Originally published on Forbes.com.
“A financial transaction tax would help ensure Wall Street works for Main Street” is the intriguing title of a paper released today by the Economic Policy Institute. A few years ago, I had designated myself as the left-wing of the elderly curmudgeon division of CCR LLP, a large regional accounting firm, the result of the merger of two venerable large local firms, that has since been swallowed by a not quite Big Four national (more nimble). The other old guys would look at me with wonder as I told them about Jill Stein and the Green Party platform.
There was one thing that they responded to positively, though. And that was the financial transaction tax. Being CPAs and all, they had at least an elementary grasp of economic theory and they figured that an FTT might mean less trading and that actually seemed like a good thing. As one of them put it, Wall Street had become a gambling casino.
How Much Does It Raise?
That of course is an emotional argument as is my own reflection on my days on Wall Street, when trading was much more expensive and the real economy seemed to be better for working stiffs and ordinary savers. The authors of the paper, Josh Bivens and Hunter Blair are economists so they have arguments that are somewhat more substantial. They take on a recent report by the Tax Policy Center (the main author was forbes.com contributor Len Burman) which found that a well-designed FTT would raise about $75 billion per year. Bivens and Blair’s estimate is from $110 billion to as much as $403 billion.
Bivens and Blair believe that the volume of financial transactions will not fall as much in response to a well-designed FTT. They also think that Burman was too pessimistic about revenue offsets. The idea is that if people are trading less the overall economy will be producing less resulting in less in other taxes. They note that this is based on the assumption that the transactions crowded out by the FTT are efficient and good for the economy.
Good Idea Anyway?
What is most intriguing about their discussion is the notion that even if the FTT does not raise much money because it crowds out a lot of transactions, it still could have positive effects.
Much evidence strongly suggests that the marginal value of financial transactions in the U.S. economy are near-zero, or even negative. If this is true, then U.S. households would strongly benefit from an FTT even if it raised very little revenue. In fact, in the case of zero marginal value of financial transactions, every dollar “crowded out” from financial transactions by an FTT would boost American households’ incomes one-for-one.
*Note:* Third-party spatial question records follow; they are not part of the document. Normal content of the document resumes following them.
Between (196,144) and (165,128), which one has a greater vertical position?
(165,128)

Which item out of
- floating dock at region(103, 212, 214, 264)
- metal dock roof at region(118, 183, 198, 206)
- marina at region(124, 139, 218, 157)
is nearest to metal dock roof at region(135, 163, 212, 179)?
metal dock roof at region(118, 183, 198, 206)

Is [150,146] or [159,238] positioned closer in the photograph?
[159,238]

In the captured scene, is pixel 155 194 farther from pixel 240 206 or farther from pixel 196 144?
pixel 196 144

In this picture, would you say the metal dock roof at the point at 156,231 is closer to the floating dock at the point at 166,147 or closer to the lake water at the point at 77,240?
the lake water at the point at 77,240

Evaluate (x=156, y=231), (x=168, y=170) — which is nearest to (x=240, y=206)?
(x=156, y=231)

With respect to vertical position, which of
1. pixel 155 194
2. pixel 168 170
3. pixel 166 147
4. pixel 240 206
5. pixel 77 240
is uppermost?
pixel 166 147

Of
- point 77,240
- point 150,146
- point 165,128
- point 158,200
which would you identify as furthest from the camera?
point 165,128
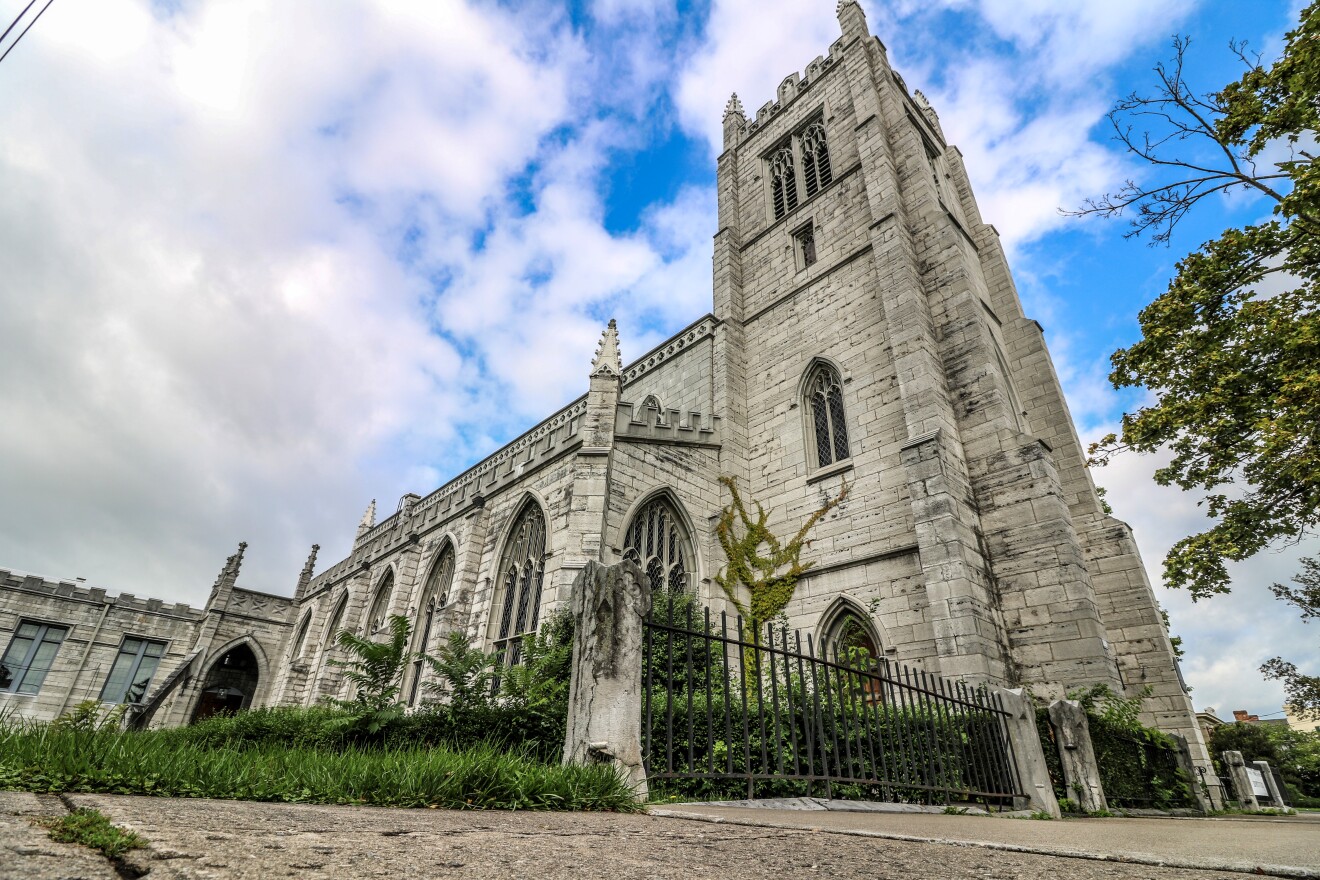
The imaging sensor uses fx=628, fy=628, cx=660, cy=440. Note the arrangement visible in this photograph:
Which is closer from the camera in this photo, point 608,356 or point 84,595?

If the introduction of an FTT leads to a substantial reduction in financial-sector activity, how this would affect the living standards of typical American households hinges on whether or not the increase in financial-sector activity in recent decades boosted GDP growth, or was largely driven by a zero-sum redistribution toward the financial sector.
Much evidence seems to favor the latter interpretation. For example, Cecchetti and Kharroubi (2012) find suggestive cross-country evidence that “the level of financial development is good only up to a point, after which it becomes a drag on growth.” For advanced economies they find that a “fast-growing financial sector is detrimental to economic growth.” In a 2015 paper the same authors posit that the causal link between fast-growing financial sectors and slower overall growth is driven by financial expansions favoring high-collateral and low-productivity activity (like construction), and the]migration of high-skilled workers toward finance and away from other higher-productivity sectors.
The latter observation reminds me of a game I used to play. You were the ruler of a country and you decided how much seed to plant and how much to feed people. You could also buy and sell land and grain. After playing the game for a while I concluded that planting and harvesting were a waste of time. You could win by focusing on land and grain speculation. And I just let my peasants eat cake.
One of my high school classmates on Facebook has been appalled at the way the finance sector is being trashed by the likes of Bernie Sanders and Elizabeth Warren. Why should they demean a bright young lad or lass who works very hard and graduates with honors from Wharton and goes to Harvard Business School and then goes to work for Goldman Sachs? I think he has a good point there, but it is possible that we would be better off if all that brainpower and drive were directed elsewhere.